Die Probleme liegen in der Führungsriege, nicht in den Spielergehältern

So ist die nun wahrscheinlich kommende Gehaltsobergrenze auf Schalke nichts weiter als eine billige Blendgranate. Ein Manöver, das im Lichte der Corona-Krise von jahrelangem Missmanagement in der Gelsenkirchener Führungsriege ablenken soll. Statt sich selbst so unnötig und opportunistisch zu beschränken, sollte der Aufsichtsrat um den stark angeschlagenen Vorsitzenden Clemens Tönnies lieber seine vergangene Arbeit Revue passieren lassen – und sich fragen, wie man gemeinsam mit dem Vorstand über 150 Millionen Euro Transfererlöse allein aus den vergangenen fünf Jahren so sinnlos in den Sand setzen konnte.


Zwar würde eine Gehaltsobergrenze Schalke auch ein Stück weit vor teuren Transferflops und -missverständnissen wie Nabil Bentaleb (19 Millionen Euro Ablöse, vier Millionen Euro Gehalt) und Sebastian Rudy (16 Millionen Euro Ablöse, sechs Millionen Euro Gehalt) bewahren, sie wäre aber auch gleichbedeutend mit einem Verzicht auf spektakuläre Neuverpflichtungen wie Klaas-Jan Huntelaar (kassierte auf Schalke leistungsbezogen bis zu acht Millionen Euro) und den Anspruch, jährlich im internationalen Geschäft mitzumischen.
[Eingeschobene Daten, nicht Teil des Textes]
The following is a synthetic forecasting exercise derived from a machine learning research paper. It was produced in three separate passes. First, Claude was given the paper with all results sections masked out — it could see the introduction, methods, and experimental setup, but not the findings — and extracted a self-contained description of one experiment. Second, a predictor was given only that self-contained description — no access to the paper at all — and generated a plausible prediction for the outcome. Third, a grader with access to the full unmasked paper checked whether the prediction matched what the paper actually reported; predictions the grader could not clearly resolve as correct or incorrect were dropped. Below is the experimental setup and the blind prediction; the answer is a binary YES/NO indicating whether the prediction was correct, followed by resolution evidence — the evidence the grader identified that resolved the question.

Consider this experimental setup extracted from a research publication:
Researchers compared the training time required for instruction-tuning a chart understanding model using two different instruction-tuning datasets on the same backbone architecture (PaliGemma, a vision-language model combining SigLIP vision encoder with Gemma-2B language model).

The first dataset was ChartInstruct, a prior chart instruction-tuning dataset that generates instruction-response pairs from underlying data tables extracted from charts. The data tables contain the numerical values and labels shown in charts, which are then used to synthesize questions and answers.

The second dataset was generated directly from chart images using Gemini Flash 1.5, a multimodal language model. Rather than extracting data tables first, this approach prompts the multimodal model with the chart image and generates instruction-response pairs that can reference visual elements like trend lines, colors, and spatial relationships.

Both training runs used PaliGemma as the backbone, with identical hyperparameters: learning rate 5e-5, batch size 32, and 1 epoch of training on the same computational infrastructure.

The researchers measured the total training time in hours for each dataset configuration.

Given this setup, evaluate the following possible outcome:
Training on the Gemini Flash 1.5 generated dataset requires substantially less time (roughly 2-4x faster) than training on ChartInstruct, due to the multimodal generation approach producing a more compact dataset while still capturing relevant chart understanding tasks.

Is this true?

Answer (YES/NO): YES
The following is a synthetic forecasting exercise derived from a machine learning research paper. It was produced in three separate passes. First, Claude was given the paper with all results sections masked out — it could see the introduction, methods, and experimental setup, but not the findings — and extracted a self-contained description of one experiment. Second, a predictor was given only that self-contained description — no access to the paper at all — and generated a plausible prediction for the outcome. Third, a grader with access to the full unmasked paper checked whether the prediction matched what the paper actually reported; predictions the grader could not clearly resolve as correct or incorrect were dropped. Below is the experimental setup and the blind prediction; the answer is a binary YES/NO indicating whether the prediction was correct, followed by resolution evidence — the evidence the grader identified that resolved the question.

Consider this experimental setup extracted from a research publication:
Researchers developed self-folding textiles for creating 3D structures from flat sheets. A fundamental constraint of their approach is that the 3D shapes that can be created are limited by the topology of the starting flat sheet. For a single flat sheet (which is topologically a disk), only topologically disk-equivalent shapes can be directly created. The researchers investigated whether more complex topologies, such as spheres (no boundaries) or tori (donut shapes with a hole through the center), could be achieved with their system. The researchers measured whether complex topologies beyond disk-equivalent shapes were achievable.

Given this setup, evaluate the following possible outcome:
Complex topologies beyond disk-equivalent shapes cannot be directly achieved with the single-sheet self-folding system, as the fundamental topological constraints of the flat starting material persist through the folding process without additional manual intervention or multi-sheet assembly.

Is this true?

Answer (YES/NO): YES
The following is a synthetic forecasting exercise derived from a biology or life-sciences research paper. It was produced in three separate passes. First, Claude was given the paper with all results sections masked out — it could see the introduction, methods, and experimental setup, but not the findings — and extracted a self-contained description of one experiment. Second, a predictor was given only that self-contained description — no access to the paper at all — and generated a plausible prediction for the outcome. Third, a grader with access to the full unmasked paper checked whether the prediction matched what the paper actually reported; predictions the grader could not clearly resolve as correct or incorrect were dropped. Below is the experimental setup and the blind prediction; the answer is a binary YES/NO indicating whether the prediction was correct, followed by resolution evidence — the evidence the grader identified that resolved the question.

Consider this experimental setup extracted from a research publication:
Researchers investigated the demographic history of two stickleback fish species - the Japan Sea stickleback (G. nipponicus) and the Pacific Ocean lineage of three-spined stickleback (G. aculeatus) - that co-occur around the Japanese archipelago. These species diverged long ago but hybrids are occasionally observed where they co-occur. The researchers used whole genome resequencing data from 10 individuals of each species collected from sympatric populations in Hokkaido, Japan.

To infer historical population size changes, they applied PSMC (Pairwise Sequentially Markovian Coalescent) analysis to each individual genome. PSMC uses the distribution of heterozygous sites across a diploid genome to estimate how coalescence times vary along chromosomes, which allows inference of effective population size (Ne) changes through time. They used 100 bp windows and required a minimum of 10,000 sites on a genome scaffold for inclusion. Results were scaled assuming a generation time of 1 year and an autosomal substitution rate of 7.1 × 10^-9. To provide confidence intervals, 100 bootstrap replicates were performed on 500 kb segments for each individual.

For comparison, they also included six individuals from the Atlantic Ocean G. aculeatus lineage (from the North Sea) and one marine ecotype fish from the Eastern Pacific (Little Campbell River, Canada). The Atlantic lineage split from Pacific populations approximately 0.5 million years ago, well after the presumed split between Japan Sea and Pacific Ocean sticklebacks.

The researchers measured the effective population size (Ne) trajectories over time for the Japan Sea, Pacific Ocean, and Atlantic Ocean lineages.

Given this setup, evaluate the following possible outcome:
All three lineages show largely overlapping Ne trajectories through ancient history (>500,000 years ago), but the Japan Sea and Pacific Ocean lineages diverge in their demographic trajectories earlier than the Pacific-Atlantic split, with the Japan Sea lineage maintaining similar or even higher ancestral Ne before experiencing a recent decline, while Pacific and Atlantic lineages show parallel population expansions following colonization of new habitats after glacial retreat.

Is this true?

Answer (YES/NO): NO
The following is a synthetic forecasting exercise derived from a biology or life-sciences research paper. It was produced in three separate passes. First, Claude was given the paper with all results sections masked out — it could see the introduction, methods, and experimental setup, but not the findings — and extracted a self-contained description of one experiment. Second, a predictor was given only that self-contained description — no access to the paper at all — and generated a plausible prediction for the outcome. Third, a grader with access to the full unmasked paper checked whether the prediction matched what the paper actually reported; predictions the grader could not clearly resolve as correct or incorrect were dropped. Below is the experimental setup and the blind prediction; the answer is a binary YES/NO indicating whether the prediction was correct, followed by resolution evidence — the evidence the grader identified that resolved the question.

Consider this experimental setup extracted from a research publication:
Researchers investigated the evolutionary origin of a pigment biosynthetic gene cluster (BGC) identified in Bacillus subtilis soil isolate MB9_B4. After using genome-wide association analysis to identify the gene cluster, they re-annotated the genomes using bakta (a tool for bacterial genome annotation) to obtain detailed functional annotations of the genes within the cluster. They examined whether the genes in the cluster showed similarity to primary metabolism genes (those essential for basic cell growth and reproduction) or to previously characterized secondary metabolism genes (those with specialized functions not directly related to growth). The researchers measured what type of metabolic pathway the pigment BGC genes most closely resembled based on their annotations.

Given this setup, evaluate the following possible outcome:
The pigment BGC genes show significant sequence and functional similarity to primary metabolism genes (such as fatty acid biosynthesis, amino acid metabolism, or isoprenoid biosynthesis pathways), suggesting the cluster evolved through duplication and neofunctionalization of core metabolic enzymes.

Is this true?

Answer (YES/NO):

Leistungsträger wie die begehrten Weston McKennie und Suat Serdar dürften dann recht bald Reißaus nehmen.

Nein, der geplante Etatdeckel würde Schalke nicht zum deutschen Ajax machen. Er würde den Klub vielmehr um Jahre in seiner Entwicklung zurückwerfen und ihn umso abhängiger von Leihspielern – und windigen Beratern – machen. Das wäre nicht einmal im Interesse eines gewissen sparsamen Mainzers gewesen.